I kept thinking about how he had looked at Kaelen not just as a guard, but as something requiring assessment. Something that represented a problem.

And I kept thinking about the contrast in our councils. His advisors who deferred completely, never arguing, never offering competing perspectives. My council who debated everything, who forced me to navigate between factions, who required constant management to keep moving in the same direction.

Which approach was stronger? A kingdom that moved as one because everyone simply obeyed? Or a kingdom that argued and debated but arrived at better decisions through that process?

I did not know. But I could see Thorin had his own opinion on the matter.

The meeting stretched on. Two hours. Then three. We covered trade agreements in exhaustive detail. We discussed border patrols and merchant protection and coordination protocols. We laid groundwork for deeper cooperation.
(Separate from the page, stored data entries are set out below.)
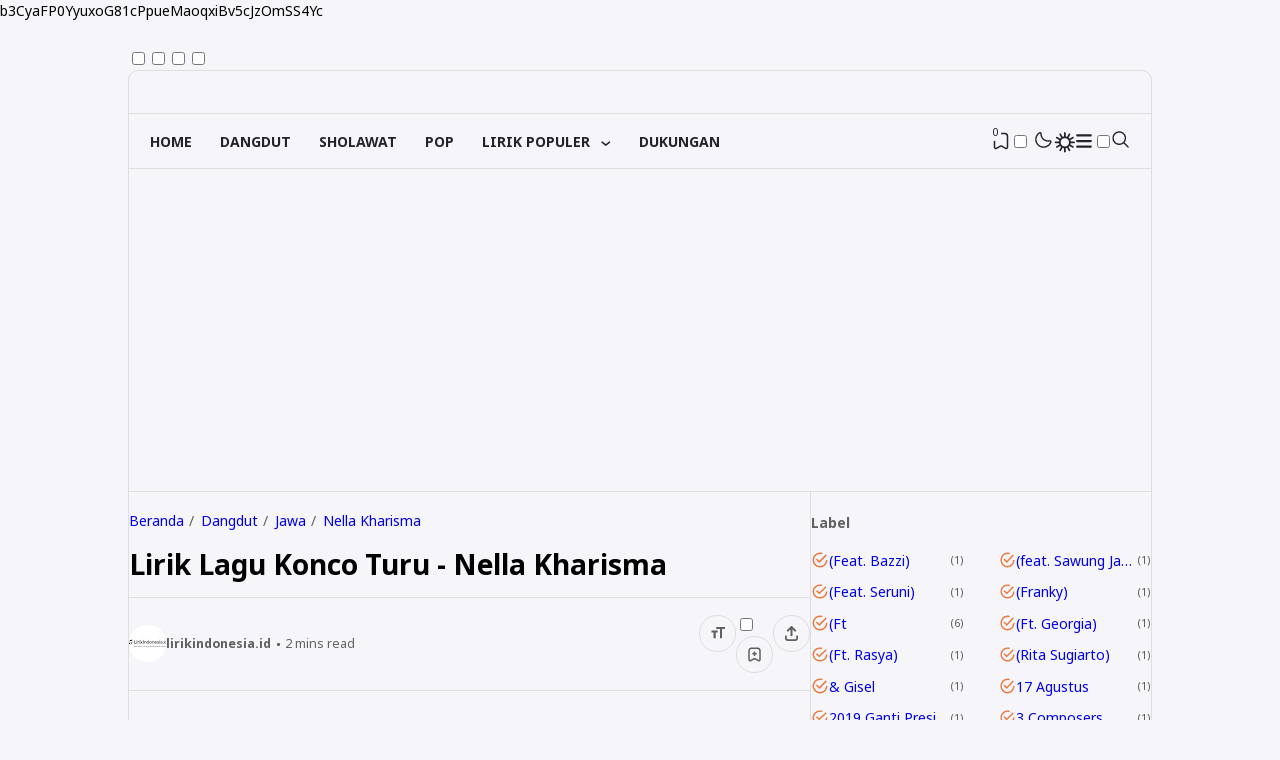

--- FILE ---
content_type: text/html; charset=utf-8
request_url: https://www.google.com/recaptcha/api2/aframe
body_size: 114
content:
<!DOCTYPE HTML><html><head><meta http-equiv="content-type" content="text/html; charset=UTF-8"></head><body><script nonce="VtRuUZn6Y1QHHhlqnCvNgw">/** Anti-fraud and anti-abuse applications only. See google.com/recaptcha */ try{var clients={'sodar':'https://pagead2.googlesyndication.com/pagead/sodar?'};window.addEventListener("message",function(a){try{if(a.source===window.parent){var b=JSON.parse(a.data);var c=clients[b['id']];if(c){var d=document.createElement('img');d.src=c+b['params']+'&rc='+(localStorage.getItem("rc::a")?sessionStorage.getItem("rc::b"):"");window.document.body.appendChild(d);sessionStorage.setItem("rc::e",parseInt(sessionStorage.getItem("rc::e")||0)+1);localStorage.setItem("rc::h",'1769031405887');}}}catch(b){}});window.parent.postMessage("_grecaptcha_ready", "*");}catch(b){}</script></body></html>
And through it all, I watched the dynamics establish themselves.

Thorin was clearly the decision-maker in his delegation. Not operating under constraint from council oversight. Not navigating between competing advisors. He stated what he wanted, and his people made it happen.

I had to negotiate with my own council on nearly every point. Malakor frequently interjected with concerns. Other lords offered competing perspectives. Other council members raised objections or suggested modifications. I had to navigate between various factions while maintaining authority, build consensus while demonstrating leadership, listen to advice while making my own decisions.

It was exhausting. And it made me look weak.

I could see it in Thorin’s eyes as the meeting progressed. The calculation. The assessment. The slow conclusion forming: this was a queen who could not control her own court. A ruler who needed too much guidance. A woman who would benefit from a stronger hand to help her govern.

The realization made something twist in my stomach and not the nausea that had been my constant companion, but something colder. Something that felt like anger mixing with fear.

He was not here to court me as an equal. He was here to evaluate me as an acquisition. To determine whether marrying me would give him access to Dravara’s resources, its territory, its strategic position.

And based on what he was seeing today, he probably thought the answer was yes.

The contrast was not lost on anyone in the room.